Assim, ao que me parece, o dispositivo constitucional colocou na mesma linha as cooperativas e as associações. O Termo de Conciliação Judicial nº 01082-2002-020-10-00-0, firmado entre o Ministério Público do Trabalho e a União, homologado nos autos da Ação Civil Pública proposta perante a 20ª Vara do Trabalho de Brasília (Processo 01082-2002-020-10-00-00), dispôs:
Cláusula Primeira - A UNIÃO abster-se-á de contratar trabalhadores, por meio de cooperativas de mão-de-obra, para a prestação de serviços ligados às suas atividades-fim ou meio, quando o labor, por sua própria natureza, demandar execução em estado de subordinação, quer em relação ao tomador, ou em relação ao fornecedor dos serviços, constituindo elemento essencial ao desenvolvimento e à prestação dos serviços terceirizados, sendo eles:
a) – Serviços de limpeza; b) – Serviços de conservação; c) – Serviços de segurança, de vigilância e de portaria; d) – Serviços de recepção; e) – Serviços de copeiragem; f) – Serviços de reprografia; g) – Serviços de telefonia; h) – Serviços de manutenção de prédios, de equipamentos, de veículos e de instalações; i) – Serviços de secretariado e secretariado executivo; j) – Serviços de auxiliar de escritório; k) – Serviços de auxiliar administrativo; l) – Serviços de office boy (contínuo); m) – Serviços de digitação; n) – Serviços de assessoria de imprensa e de relações públicas; o) – Serviços de motorista, no caso de os veículos serem fornecidos pelo próprio órgão licitante;
Cláusula Segunda - Considera-se cooperativa de mão-de-obra, aquela associação cuja atividade precípua seja a mera intermediação individual de trabalhadores de uma ou várias profissões (inexistindo assim vínculo de solidariedade entre seus associados), que não detenham qualquer meio de produção, e cujos serviços sejam prestados a terceiros, de forma individual (e não coletiva), pelos seus associados.

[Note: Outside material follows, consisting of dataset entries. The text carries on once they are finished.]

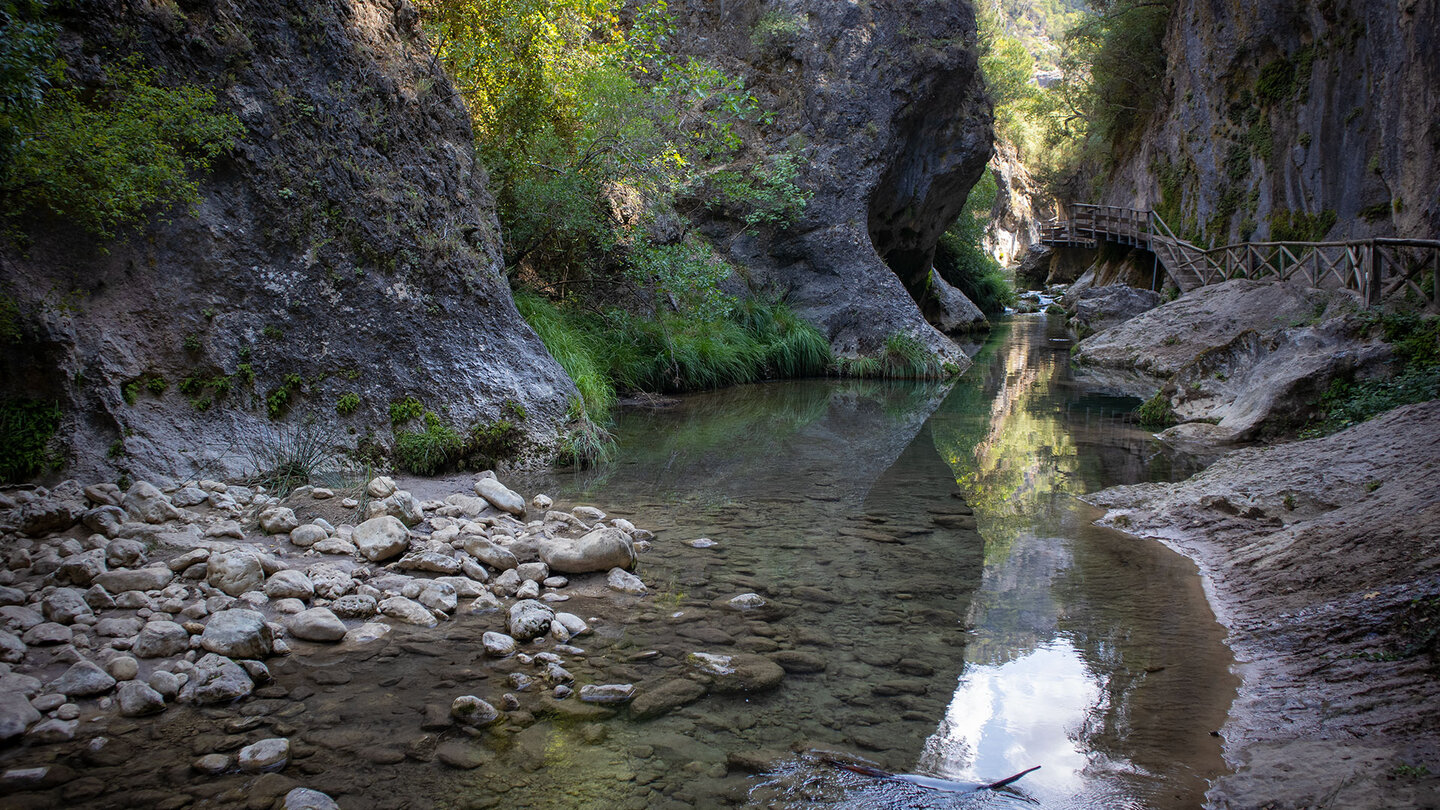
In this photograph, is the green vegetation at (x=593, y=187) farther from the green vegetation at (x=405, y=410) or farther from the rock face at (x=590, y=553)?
the rock face at (x=590, y=553)

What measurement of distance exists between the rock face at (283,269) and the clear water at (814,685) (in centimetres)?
173

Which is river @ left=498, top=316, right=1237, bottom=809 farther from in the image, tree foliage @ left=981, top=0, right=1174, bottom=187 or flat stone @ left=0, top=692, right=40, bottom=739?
tree foliage @ left=981, top=0, right=1174, bottom=187

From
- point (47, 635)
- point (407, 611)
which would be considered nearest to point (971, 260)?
point (407, 611)

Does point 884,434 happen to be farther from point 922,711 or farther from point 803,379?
point 922,711

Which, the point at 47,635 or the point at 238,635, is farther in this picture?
the point at 238,635

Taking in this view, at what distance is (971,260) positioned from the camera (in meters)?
30.5

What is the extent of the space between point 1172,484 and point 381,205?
6.96m

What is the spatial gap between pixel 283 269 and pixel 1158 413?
9.81 meters

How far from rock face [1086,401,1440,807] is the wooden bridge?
527 centimetres

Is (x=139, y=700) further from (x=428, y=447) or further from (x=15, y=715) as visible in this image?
(x=428, y=447)

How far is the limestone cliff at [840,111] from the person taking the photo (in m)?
16.0

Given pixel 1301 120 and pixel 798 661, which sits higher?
pixel 1301 120

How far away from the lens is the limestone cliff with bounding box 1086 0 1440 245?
11828 millimetres

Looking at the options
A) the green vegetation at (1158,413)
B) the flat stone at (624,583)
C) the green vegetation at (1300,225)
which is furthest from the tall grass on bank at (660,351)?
the green vegetation at (1300,225)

Cláusula Terceira - A UNIÃO obriga-se a estabelecer regras claras nos editais de licitação, a fim de esclarecer a natureza dos serviços licitados, determinando, por conseguinte, se os mesmos podem ser prestados por empresas prestadoras de serviços (trabalhadores subordinados), cooperativas de trabalho, trabalhadores autônomos, avulsos ou eventuais;
Parágrafo Primeiro - É lícita a contratação de genuínas sociedades cooperativas desde que os serviços licitados não estejam incluídos no rol inserido nas alíneas “a” a “r” da Cláusula Primeira e sejam prestados em caráter coletivo e com absoluta autonomia dos cooperados, seja em relação às cooperativas, seja em relação ao tomador dos serviços, devendo ser juntada, na fase de habilitação, listagem contendo o nome de todos os associados. Esclarecem as partes que somente os serviços podem ser terceirizados, restando absolutamente vedado o fornecimento (intermediação de mão-de-obra) de trabalhadores a órgãos públicos por cooperativas de qualquer natureza.
Dessa forma, a contratação de associações/organizações sem fins lucrativos para exercer atividades objeto de terceirização pode assemelhar-se à contratação de cooperativa de mão-de-obra, o que é expressamente vedado, como foi dito acima.
Sobre esse assunto, o Superior Tribunal de Justiça tem decisão no sentido de que quando uma organização sem fins lucrativos atua com desvio de finalidade, elas passam a se sujeitar aos mesmos encargos tributários do setor privado:
Não tem, conseqüentemente, a recorrida como objetivo social o fornecimento de
mão-de-obra e aluguel de equipamentos à recorrente, pessoa jurídica. Os seus associados são os servidores do Banco e não este.
Estou convencido no sentido de que, na hipótese discutida no âmbito do recurso especial em debate, a recorrida extrapolou os limites dos seus objetivos sociais e
equiparou-se, para fins de incidência do ISS, a agente prestador de serviços de locação de mão-de-obra ao Banco do Estado do Espírito Santo, de forma remunerada. (Trecho do voto do Min. José Delgado, nos autos do REsp. n. 937.090/ES).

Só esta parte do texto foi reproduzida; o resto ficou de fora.